[[ Given passage, beginning ]]

Aggressive and suicidal behaviours were both measured using the Life History of Aggression Checklist [36] at age 18. Based on the average scores in a clinical sample, a score of 15 out of a possible 40 was used as a cut-off for determining aggressive individuals [36]. Suicidal behaviours were determined using two questions, “Deliberately attempted to injure yourself physically when you were angry or despondent” and “Deliberately attempted to kill yourself when you were angry or despondent”. Participants who endorsed either question were classified as having suicidal behaviours.

We included 19 predictors collected at age 9 or 12 and 15 which included psychiatric symptoms, parent and child relationship characteristics, as well as substance use [37,38,39,40,41]. A full list of variables and corresponding questionnaires used can be found in S1 and S2 Table.


Aggressive and suicidal behaviours were measured using the Young Adult Self Report and Adult Self Report of the Achenbach System of Empirically Based Assessment [42] at age 18. The aggression cut-off was derived using a T-score cut off of 64 from their respective aggressive behaviour subscales as suggested by the developers scoring system, which was equivalent to the 91.24% percentile of the NTR sample. Suicidal behaviour was measured using two related items from the internalising problems subscales: “I deliberately try to hurt or kill myself” and “I think about killing myself”. Participants who endorsed either question were classified as having suicidal behaviours.

The predictors, collected at age 12 and 16, overlapped with CATSS but were obtained from different questionnaires (S1 Table) [43].

Polygenic scores

Polygenic scores (PGS) were constructed using summary data from recent GWASs. A complete list of the 17 traits and associated GWAS on which PGS were based can be found in S2 Table. Leave-one-out summary statistics excluding CATSS and/or NTR data samples were generated for any trait for which they were included in the discovery GWAS. Analyses were limited to individuals of European ancestry. From the psychiatric PGS scores a general psychopathology PGS variable was created to account for the underlying correlation between psychiatric disorders (S2 Table) [44, 45]. Genotyping and quality control were performed in both samples and are described in the Supplementary text.

PGS were derived using LDpred [46]. LDpred accounts for the linkage disequilibrium between single nucleotide polymorphisms (SNPs) to avoid inflation of effect sizes. For NTR the LD structure was determined on a subset of unrelated individuals and using a set of well imputed variants, while in CATSS, data from 1000 genomes phase 3 version 5 was used as an external reference sample [46, 47]. The weighted effect sizes were used as a basis for the polygenic scores. LDpred requires the specification of prior probabilities corresponding to the fraction of SNPs from the discovery samples considered causal with the trait, and we created scores at a range of priors (0.01, 0.05, 0.1, 0.2 0.3, 0.5, 1). In order to reduce the complexity inherent in having multiple PGS predictors and outcome variables, we performed principal component analysis (PCA) on all priors for each trait PGS, and included the first principal component (PCA-PGS) for each trait in our model according to Coombes and colleagues [48]. PCA analysis is an unsupervised machine learning technique which reduces the dimensionality of datasets while maintaining as much variability as possible; the resulting principal components (PCs) represent a certain amount of variation within the dataset. The first PC can be interpreted to represent the most variation within the data [49]. This method has been shown to prevent overfitting each PGS to each outcome and removes the need to select a single prior across all PGS.

[[ Given passage, end ]]

Tasks for this exercise ▸
- 1) In the passage on aggression, suicidal behavior, and polygenic scores, what cut-off score on the Life History of Aggression Checklist identified aggressive individuals?
- 2) List every prior probability value at which the LDpred scores were created, according to the passage on aggression, suicidal behavior, and polygenic scores.
- 3) From the passage on aggression, suicidal behavior, and polygenic scores, write out the part that opens with the words containing "Polygenic scores (PGS)" and closes with "the Supplementary text.".

[[ Data records, beginning ]]

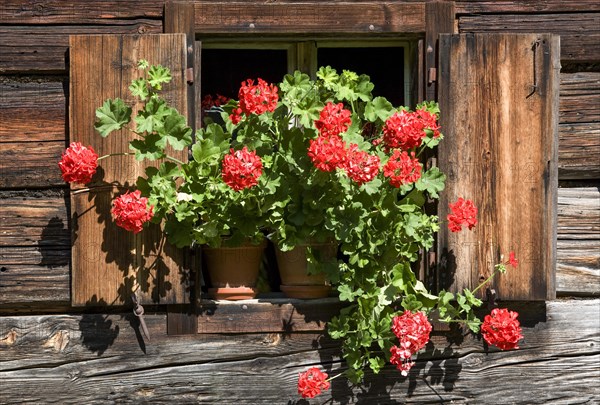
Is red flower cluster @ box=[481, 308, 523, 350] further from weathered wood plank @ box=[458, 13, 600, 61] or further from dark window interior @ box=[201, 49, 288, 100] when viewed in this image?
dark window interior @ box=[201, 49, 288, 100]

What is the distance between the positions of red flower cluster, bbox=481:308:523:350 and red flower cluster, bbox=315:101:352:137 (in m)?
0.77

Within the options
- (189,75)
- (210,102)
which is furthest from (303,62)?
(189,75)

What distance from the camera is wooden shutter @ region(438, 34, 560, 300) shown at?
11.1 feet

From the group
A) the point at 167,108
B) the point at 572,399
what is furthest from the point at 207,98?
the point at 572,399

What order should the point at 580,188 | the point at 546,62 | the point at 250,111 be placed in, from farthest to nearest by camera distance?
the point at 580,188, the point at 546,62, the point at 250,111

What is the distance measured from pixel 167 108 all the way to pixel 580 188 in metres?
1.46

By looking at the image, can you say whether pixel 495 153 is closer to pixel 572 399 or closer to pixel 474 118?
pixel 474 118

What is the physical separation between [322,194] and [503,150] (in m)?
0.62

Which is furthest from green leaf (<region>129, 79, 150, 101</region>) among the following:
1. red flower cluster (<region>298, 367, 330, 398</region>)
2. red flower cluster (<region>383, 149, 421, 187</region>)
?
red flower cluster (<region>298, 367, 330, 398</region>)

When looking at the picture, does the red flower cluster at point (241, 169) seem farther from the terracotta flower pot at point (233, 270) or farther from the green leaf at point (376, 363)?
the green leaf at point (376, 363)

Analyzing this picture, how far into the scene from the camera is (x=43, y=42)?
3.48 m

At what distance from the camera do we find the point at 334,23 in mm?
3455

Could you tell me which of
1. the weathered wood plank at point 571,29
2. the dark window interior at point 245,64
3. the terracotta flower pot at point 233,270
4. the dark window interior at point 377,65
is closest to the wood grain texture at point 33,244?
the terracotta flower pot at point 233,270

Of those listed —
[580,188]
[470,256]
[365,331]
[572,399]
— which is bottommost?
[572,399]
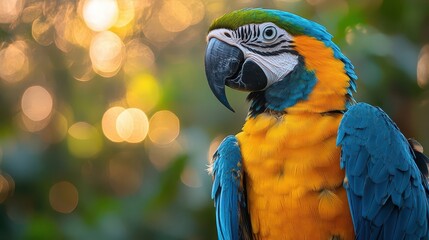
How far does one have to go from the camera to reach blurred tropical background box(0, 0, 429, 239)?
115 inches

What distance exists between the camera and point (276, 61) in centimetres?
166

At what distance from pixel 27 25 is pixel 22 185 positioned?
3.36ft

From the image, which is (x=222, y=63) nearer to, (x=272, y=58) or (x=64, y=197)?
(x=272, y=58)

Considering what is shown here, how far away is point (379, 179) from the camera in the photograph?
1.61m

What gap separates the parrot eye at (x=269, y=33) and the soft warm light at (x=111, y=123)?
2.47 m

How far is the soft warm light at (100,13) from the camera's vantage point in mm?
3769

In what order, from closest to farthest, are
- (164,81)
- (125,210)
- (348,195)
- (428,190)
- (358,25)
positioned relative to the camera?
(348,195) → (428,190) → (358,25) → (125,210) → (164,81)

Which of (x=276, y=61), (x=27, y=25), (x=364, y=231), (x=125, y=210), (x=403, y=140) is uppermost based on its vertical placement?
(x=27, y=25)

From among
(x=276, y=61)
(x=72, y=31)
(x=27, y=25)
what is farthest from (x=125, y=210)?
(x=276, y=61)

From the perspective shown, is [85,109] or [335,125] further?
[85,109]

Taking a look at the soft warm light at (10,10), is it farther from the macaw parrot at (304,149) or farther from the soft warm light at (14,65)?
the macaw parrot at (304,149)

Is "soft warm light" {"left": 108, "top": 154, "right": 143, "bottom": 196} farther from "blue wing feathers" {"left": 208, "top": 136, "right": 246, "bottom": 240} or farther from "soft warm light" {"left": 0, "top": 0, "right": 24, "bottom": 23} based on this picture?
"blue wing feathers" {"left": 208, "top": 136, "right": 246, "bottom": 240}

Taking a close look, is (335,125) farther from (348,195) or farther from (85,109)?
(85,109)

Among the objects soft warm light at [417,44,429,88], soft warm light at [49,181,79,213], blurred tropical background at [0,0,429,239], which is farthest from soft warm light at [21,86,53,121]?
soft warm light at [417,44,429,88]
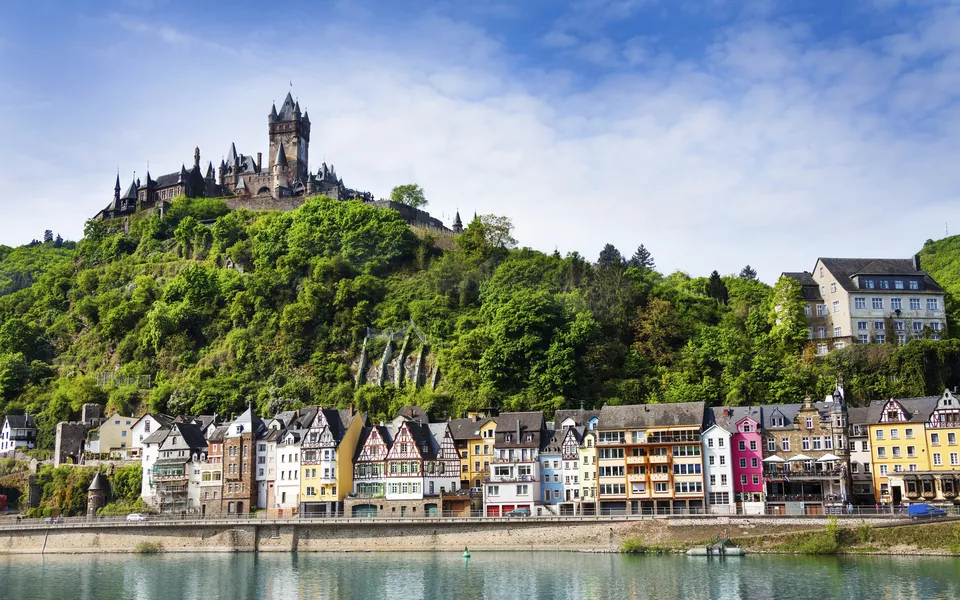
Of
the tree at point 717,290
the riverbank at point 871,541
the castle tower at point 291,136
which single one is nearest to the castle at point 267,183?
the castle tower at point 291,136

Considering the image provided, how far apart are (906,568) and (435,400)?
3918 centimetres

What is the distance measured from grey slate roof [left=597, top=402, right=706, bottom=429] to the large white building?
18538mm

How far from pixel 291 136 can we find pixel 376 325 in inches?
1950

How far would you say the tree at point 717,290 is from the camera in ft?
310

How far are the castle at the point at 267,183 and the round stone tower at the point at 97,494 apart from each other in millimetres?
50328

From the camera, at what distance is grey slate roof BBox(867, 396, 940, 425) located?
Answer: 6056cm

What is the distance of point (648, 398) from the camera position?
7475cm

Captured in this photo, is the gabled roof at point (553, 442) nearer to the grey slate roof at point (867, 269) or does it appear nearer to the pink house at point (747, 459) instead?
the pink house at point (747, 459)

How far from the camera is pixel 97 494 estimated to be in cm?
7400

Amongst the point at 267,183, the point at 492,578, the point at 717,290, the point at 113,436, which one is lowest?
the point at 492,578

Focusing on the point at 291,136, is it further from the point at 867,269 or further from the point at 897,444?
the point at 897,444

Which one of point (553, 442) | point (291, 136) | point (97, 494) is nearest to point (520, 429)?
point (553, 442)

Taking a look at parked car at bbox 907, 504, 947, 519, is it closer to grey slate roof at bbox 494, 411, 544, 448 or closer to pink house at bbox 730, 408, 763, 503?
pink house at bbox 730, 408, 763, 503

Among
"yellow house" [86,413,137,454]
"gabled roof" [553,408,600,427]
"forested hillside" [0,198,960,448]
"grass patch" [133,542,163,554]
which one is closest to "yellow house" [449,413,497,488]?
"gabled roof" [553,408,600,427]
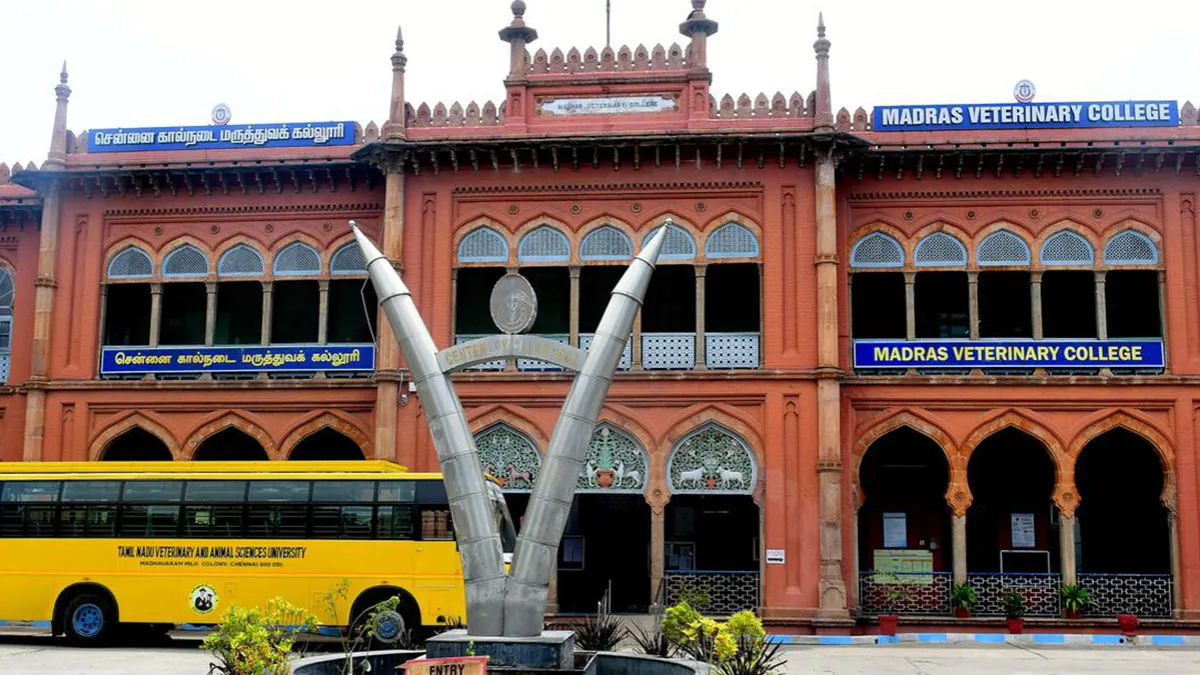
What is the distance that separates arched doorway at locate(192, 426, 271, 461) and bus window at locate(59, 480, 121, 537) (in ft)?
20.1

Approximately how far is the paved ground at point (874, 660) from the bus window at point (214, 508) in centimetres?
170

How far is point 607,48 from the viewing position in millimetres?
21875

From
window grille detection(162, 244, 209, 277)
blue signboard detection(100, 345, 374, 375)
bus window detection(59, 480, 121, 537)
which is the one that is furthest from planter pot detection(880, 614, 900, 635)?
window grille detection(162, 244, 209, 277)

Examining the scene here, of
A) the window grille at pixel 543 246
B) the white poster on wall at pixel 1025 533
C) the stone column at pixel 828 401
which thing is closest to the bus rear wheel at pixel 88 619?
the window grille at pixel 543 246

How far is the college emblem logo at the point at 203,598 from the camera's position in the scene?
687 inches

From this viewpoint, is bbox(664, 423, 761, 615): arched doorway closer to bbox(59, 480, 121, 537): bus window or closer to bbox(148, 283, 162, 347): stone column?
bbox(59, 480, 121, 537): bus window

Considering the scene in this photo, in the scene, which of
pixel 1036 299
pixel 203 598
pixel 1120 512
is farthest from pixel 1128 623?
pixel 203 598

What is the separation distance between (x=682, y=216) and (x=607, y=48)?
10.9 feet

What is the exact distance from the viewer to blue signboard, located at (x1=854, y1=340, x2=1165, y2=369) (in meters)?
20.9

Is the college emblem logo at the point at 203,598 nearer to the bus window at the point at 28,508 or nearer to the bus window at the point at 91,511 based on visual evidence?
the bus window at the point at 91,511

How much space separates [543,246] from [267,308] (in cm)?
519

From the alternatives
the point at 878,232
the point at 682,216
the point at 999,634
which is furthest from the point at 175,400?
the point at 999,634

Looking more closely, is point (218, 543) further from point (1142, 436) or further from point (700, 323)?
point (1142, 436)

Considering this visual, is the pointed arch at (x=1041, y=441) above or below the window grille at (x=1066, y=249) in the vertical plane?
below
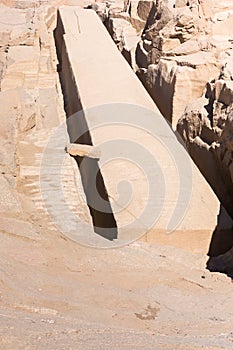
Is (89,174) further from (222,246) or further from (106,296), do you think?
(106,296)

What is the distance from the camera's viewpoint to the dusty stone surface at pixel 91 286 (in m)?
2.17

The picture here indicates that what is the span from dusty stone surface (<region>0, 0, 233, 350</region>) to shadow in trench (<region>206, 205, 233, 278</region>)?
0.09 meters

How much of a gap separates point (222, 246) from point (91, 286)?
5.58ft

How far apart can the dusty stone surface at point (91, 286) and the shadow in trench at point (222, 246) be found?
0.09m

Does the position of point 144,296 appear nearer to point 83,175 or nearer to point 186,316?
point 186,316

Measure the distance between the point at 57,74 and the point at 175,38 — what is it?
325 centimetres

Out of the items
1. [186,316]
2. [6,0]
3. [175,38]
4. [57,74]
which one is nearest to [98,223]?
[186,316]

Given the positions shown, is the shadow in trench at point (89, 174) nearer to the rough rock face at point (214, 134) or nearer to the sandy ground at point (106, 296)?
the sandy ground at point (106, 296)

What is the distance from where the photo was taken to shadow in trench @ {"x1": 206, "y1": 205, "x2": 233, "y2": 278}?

[[ Data records, end ]]

Task-by-task answers ▸
- 1) A score of 15 out of a possible 40.

- 2) 0.01, 0.05, 0.1, 0.2, 0.3, 0.5, 1

- 3)
Polygenic scores (PGS) were constructed using summary data from recent GWASs. A complete list of the 17 traits and associated GWAS on which PGS were based can be found in S2 Table. Leave-one-out summary statistics excluding CATSS and/or NTR data samples were generated for any trait for which they were included in the discovery GWAS. Analyses were limited to individuals of European ancestry. From the psychiatric PGS scores a general psychopathology PGS variable was created to account for the underlying correlation between psychiatric disorders (S2 Table) [44, 45]. Genotyping and quality control were performed in both samples and are described in the Supplementary text.